Winston was listening to the telescreen. At present only music was coming out of it, but there was a possibility that at any moment there might be a special bulletin from the Ministry of Peace. The news from the African front was disquieting in the extreme. On and off he had been worrying about it all day. A Eurasian army (Oceania was at war with Eurasia; Oceania had always been at war with Eurasia) was moving southward at terrifying speed. The midday bulletin had not mentioned any definite area, but it was probable that already the mouth of the Congo was a battlefield. Brazzaville and Leopoldville were in danger. One did not have to look at the map to see what it meant. It was not merely a question of losing Central Africa; for the first time in the whole war, the territory of Oceania itself was menaced. (3.6, p. 183)
What We Must Learn from 1984
Today, in our postmodern world, where fact imitates fiction (e.g., gender reassignment surgery, hate crime hoaxes, etc.), we should not be surprised that our leaders—in Washington and Nashville—are adroit at spinning facts to suit their aims. Power, after all, is what replaces truth in a postmodern age.
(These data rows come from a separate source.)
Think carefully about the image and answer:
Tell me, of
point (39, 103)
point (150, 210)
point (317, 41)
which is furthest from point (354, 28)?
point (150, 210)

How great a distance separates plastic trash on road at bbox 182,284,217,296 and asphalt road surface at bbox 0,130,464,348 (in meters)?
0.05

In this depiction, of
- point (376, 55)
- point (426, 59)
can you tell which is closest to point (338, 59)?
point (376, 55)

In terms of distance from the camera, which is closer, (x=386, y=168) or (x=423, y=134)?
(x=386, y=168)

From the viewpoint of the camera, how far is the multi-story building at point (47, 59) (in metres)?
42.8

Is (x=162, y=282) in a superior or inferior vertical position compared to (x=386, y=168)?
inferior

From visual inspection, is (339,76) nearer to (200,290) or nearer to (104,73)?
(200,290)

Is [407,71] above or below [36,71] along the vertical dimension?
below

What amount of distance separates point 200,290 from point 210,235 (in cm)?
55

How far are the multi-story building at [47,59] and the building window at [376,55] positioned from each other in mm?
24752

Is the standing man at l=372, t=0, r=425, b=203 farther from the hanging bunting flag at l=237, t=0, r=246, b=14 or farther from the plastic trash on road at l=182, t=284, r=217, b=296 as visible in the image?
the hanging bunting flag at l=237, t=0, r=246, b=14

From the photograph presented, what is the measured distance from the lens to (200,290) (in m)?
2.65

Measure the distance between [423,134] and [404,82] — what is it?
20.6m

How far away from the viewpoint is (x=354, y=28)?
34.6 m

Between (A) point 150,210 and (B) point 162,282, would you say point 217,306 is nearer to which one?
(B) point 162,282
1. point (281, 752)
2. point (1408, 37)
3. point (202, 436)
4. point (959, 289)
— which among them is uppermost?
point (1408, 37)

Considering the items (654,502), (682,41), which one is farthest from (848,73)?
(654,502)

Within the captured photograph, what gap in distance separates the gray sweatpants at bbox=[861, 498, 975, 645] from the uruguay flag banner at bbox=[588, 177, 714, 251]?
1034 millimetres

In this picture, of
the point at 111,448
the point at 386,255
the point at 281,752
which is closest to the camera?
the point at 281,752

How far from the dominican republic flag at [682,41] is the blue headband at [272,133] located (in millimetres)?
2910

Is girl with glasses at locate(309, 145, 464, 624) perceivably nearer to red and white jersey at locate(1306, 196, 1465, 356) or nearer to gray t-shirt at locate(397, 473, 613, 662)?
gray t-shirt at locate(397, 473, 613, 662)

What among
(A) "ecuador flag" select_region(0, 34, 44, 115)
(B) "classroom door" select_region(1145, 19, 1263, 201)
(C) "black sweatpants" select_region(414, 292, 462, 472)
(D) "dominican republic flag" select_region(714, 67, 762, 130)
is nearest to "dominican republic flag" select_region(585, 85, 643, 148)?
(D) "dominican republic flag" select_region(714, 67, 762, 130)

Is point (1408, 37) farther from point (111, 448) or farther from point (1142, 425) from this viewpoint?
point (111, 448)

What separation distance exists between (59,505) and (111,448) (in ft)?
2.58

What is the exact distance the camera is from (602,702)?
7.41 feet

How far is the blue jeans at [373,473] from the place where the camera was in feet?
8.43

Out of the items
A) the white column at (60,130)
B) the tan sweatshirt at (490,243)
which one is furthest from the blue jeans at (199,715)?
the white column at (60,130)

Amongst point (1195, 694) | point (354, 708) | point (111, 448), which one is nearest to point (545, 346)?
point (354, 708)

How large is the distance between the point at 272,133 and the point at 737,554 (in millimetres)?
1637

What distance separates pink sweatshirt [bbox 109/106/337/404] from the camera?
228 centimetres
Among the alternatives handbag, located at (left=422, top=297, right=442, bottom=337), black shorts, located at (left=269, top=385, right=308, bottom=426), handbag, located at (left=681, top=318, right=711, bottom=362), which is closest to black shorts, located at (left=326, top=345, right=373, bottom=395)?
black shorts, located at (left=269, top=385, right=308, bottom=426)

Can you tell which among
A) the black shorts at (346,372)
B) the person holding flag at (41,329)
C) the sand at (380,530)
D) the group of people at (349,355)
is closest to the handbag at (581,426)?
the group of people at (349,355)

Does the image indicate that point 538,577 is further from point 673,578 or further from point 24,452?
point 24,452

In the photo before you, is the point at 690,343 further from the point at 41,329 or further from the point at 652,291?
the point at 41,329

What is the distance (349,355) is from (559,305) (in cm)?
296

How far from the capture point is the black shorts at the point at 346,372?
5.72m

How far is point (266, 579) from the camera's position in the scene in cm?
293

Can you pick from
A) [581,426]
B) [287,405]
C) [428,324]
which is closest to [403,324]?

Accordingly, we must see more clearly the way things really and wait to make judgments until all the facts are in. Otherwise, we will only confuse North from South, Eastasia from Eurasia, right from wrong. Such true thinking is becoming more difficult. And while the nation celebrates the unmasking of faces, if only for a little while, we need to seek the face of God and learn from Scripture how to seek truth in a deceitful world. Walking in truth is what Christians are called to do.
If the last two years have taught us anything, it is this: We, in America, are not ready to stand against a government that takes away our liberties. How many churches have been flattened by responses to Covid that are turning out to be based upon things which are less than true? And how many Christians have carried water for the godless leaders who promised to keep us safe? These are painful truths, but they will only become more painful, if we do not learn from them. If we are going to walk in truth, then Christians must lead the way in testing everything and holding fast to the good (1 Thess. 5:21).
To that end, may God raise up a generation of Christians and Christian leaders who are not enslaved to the god of personal peace, as Francis Schaeffer put it. And may we learn afresh how to discern truth from error, so that we can speak truth in the church and beyond. With unmasked faces, let us see the God who has revealed himself to us, so we can live according to his truth and the not falsehoods presented as the science of our day.